The decision came at a special budget meeting held on Feb. 20 as council approved the budget and directed staff to prepare the appropriate bylaws for the March 5 meeting.

Council had struggled since late last year to find a way to drop the local rates down, when it appeared local tax rates would jump by 17%.

Of that increase, over 14% was comprised on non-discretionary items - primarily within the operating budget.

Finance director Sharon Marshall said the blended increase, taking into account tax rates for Wellington County (2.4%) and local school boards (-4.1%), is about 4%.

The third draft of the 2013 budget which came in with a proposed 18.8% increase to the local tax bill.

That proposal came in with an operating budget of $4.8 million and a capital budget of only $665,000.

That would have resulted in a blended tax increase of 4.9%

The saving grace appears to be the 2012 year-end general surplus of $278,000.

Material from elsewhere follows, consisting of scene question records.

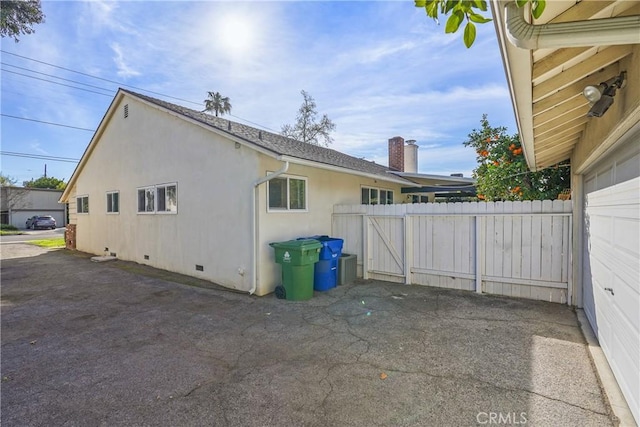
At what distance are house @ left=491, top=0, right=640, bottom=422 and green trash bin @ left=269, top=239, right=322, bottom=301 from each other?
409cm

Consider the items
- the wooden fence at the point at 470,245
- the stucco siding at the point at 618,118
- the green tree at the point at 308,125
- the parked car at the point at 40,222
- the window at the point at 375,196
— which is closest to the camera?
the stucco siding at the point at 618,118

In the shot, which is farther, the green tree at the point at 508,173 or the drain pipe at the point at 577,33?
the green tree at the point at 508,173

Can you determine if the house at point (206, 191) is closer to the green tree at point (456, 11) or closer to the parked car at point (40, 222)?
the green tree at point (456, 11)

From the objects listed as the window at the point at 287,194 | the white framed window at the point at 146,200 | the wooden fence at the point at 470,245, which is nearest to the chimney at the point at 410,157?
the wooden fence at the point at 470,245

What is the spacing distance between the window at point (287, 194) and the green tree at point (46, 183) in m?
52.5

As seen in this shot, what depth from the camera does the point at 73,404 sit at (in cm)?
290

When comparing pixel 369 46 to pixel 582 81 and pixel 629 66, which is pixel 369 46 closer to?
pixel 582 81

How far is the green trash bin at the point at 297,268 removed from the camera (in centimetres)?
610

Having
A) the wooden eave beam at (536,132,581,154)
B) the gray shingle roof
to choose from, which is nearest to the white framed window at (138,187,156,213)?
the gray shingle roof

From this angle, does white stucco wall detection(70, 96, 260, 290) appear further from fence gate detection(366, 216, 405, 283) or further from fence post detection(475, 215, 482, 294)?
fence post detection(475, 215, 482, 294)

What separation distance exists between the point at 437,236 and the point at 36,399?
6.85 metres

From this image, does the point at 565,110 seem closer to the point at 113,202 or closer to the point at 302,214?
the point at 302,214

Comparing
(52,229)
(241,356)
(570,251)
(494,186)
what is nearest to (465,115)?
(494,186)

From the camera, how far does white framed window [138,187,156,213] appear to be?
9515 mm
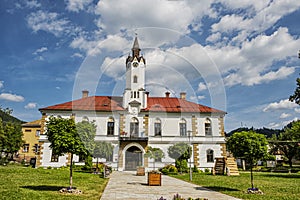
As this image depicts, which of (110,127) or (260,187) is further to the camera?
(110,127)

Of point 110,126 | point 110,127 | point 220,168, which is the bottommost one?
point 220,168

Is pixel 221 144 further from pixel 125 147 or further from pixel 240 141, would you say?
pixel 240 141

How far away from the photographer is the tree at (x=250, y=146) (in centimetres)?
1288

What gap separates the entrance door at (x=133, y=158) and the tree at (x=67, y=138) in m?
19.3

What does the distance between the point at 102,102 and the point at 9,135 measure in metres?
20.1

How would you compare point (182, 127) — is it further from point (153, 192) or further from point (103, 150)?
point (153, 192)

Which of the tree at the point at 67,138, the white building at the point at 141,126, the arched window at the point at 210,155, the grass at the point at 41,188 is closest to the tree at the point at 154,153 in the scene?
the white building at the point at 141,126

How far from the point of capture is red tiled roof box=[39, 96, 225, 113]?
1271 inches

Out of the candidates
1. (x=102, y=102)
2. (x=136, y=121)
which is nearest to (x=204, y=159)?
(x=136, y=121)

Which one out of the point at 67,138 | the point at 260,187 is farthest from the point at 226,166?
the point at 67,138

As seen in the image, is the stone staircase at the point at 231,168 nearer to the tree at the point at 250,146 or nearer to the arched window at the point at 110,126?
the tree at the point at 250,146

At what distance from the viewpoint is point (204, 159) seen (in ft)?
105

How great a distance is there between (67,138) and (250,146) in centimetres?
913

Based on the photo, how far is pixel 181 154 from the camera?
28.4m
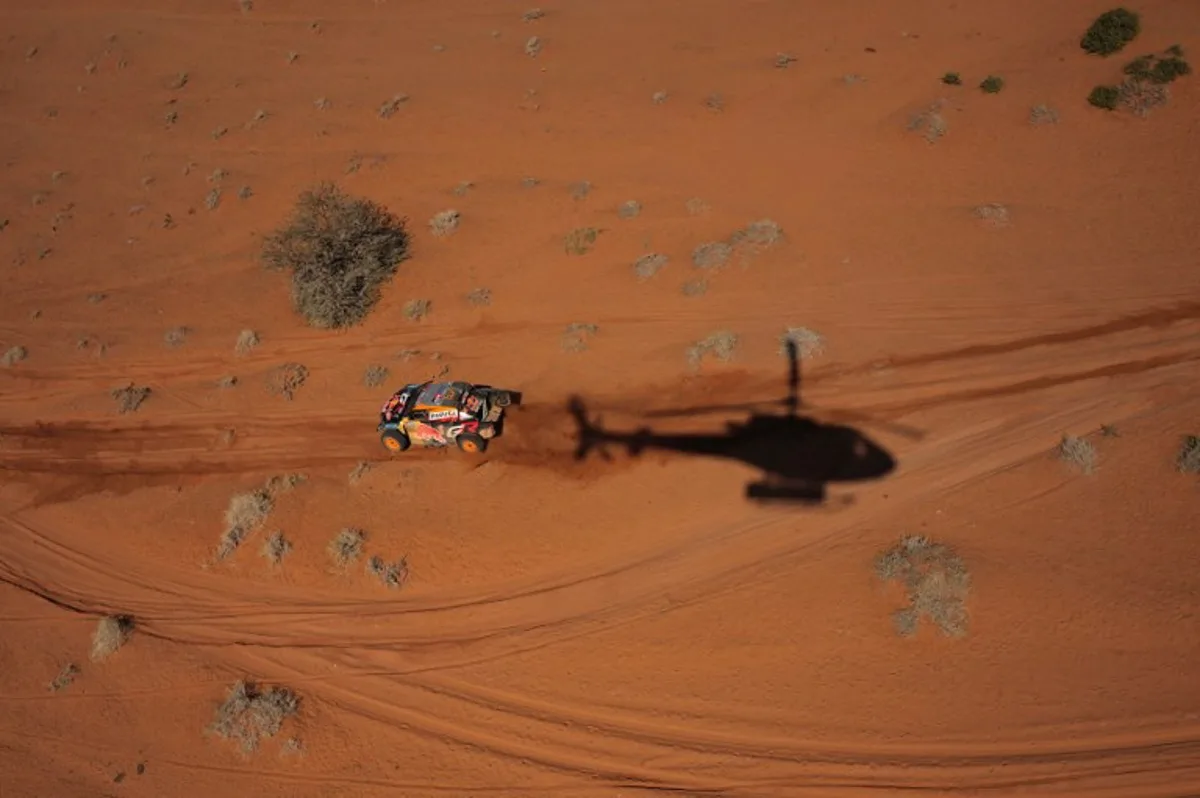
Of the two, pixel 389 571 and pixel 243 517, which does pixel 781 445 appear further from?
pixel 243 517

Marshall explained that surplus was placed in reserves.

She then explained $203,000 was transferred from the town reserves to offset the impact to the 2013 budget.

Marshall noted “there were not really any cuts between (budget) draft 2 and 3.”

In fact, the budget had gone up with grant money allotted to local groups and organizations.

Council is slated to formally approve the budget on March 5.

Mike Robinson profile image
by Mike Robinson

Get Local News Delivered

Join our community of readers and get weekly updates on what matters most in Wellington County.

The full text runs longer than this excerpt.